Cat Clawing Furniture

A cat clawing furniture needs to be taught to cease the behavior, or she won't stop. There are many methods a cat owner can employ in order to teach the cat not to claw furniture which don't involve declawing the cat, which is often a contentious subject.

Provide a Scratching Area

The owner's first instruction is to make sure that the cat has places where she can sharpen her claws. Purchase a scratching post or a scratching pad. Even a cat condo will work and can double as a playset for the cat. Owners should observe the cat's preferred method of scratching when choosing a scratching product. If the owners observe the cat clawing furniture vertically, they should purchase a vertical scratching post or condo. If the cat prefers to claw the carpet or jump atop the furniture and claw it horizontally, a scratching pad is a better idea.

Placing the Scratching Area

Put the scratching post, pad or condo near the furniture that the cat is currently clawing.
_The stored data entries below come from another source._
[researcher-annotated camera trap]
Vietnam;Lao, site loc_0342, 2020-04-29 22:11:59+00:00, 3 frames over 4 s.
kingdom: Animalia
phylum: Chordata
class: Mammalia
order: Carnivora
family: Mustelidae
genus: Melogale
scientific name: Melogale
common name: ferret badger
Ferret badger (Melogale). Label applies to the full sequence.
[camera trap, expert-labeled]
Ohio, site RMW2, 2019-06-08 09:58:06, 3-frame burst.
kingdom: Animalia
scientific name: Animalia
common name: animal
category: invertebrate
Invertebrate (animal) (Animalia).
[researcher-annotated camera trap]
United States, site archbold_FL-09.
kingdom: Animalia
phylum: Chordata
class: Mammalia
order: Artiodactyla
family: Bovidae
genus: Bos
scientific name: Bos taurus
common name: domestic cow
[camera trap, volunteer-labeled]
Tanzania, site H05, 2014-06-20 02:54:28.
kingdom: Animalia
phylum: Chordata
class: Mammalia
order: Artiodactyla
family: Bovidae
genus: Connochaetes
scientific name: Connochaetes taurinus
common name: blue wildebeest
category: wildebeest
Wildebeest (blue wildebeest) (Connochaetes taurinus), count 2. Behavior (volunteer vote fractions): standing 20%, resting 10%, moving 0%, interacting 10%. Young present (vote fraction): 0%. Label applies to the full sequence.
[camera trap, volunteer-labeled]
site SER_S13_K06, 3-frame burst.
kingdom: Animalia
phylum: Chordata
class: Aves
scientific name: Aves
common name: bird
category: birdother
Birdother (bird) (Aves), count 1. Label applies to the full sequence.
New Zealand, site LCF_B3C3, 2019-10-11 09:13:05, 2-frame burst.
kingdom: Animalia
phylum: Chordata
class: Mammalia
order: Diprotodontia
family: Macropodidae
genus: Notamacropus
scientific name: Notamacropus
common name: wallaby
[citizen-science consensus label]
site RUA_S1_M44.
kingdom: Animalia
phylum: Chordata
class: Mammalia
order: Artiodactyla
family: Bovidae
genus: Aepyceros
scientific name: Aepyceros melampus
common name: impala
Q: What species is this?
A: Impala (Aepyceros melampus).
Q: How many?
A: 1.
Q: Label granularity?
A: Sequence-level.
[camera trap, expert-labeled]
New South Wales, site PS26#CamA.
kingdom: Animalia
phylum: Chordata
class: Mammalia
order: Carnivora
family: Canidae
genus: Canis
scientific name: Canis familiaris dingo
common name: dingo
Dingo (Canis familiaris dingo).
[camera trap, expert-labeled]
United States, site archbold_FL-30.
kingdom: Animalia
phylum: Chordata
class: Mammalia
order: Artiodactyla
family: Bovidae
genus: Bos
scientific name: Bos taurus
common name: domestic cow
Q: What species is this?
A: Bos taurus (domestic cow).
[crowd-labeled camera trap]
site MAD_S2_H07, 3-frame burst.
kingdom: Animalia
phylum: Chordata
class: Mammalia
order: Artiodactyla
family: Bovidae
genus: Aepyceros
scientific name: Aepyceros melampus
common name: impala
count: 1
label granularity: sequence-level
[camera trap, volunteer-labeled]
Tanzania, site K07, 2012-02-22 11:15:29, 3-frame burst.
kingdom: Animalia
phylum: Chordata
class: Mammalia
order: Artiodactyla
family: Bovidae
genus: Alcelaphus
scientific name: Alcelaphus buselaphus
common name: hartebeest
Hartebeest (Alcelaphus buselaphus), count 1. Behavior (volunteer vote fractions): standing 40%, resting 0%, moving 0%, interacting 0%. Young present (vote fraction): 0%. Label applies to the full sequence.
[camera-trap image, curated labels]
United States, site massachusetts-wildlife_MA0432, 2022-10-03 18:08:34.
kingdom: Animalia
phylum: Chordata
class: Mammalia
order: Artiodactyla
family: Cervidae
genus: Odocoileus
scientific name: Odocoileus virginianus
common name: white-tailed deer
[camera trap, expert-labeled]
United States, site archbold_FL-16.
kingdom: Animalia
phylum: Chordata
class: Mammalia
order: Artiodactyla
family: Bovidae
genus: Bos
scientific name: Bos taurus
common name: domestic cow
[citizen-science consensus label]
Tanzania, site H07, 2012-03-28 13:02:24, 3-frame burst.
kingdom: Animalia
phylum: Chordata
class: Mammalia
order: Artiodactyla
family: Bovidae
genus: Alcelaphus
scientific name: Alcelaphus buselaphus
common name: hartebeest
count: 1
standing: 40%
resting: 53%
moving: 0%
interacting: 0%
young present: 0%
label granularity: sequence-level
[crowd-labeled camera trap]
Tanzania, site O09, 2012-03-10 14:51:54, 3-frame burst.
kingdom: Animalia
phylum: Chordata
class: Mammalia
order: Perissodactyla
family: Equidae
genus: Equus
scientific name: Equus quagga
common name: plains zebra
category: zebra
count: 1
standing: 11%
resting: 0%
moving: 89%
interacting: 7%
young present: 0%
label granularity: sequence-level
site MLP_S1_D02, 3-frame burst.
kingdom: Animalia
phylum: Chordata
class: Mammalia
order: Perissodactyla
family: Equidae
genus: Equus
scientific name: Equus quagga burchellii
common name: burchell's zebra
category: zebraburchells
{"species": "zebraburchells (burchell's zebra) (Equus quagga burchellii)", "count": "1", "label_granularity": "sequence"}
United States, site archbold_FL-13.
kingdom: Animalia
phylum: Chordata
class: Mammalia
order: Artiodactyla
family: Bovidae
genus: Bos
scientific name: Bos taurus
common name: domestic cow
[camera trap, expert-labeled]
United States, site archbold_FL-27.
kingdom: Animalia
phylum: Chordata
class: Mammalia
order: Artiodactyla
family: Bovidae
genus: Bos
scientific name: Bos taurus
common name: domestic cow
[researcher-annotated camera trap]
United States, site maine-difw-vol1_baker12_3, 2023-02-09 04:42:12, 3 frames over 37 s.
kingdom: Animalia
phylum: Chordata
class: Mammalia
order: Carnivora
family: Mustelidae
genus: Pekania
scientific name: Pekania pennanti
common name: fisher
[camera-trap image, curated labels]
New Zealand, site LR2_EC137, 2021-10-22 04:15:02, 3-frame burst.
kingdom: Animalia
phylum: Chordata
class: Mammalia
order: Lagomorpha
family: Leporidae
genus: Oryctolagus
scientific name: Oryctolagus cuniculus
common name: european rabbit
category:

This will help the cat associate the scratching product with the act of clawing. If possible, move the furniture slightly away from its original area and put the scratching product there instead. Once the cat is used to using the scratching product, the owner can move it into an area that's more out-of-the way if desired.

Deterring the Cat from the Furniture

Simply placing the scratching product near the furniture the cat is clawing may not be enough to deter the behavior. The first step the owner can take to deter the cat from the furniture is to spray the furniture with a specially formulated product that discourages cats from going to the areas in which they smell the scent. However, make sure the formula will not damage or stain the furniture.

Owners can also stop a cat clawing furniture by covering it with a layer of aluminum foil, particularly in the areas the cat likes to claw. Most cats do not like the sound of foil crinkling and may be deterred from scratching furniture covered in foil. Double-sided tape can work as well, because the cat won't like getting her paws stuck.

Changing Behavior with Instruction

Another important tip for stopping a cat clawing furniture is behavioral modification. When the owner witnesses the cat clawing furniture, they should firmly state, "No!" Don't yell or scream, but use a deep, commanding voice. If this is not enough to deter the cat, the owner can spray a small mist of water in the cat's direction, as most cats do not like this and will associate the water with a behavior they should not repeat. Owners can also try crinkling some aluminum foil in their hands until the cat stops the behavior.

On the other hand, when the owner sees the cat clawing the designated scratching area, they should reward the cat with praise. Stating a sweet, higher-pitched, "Good kitty" and petting the cat after she's finished clawing is a good way to show the owner approves of the behavior. This system of deterring and rewarding bad and good behavior may take some time, so owners should approach the situation with patience and not give up.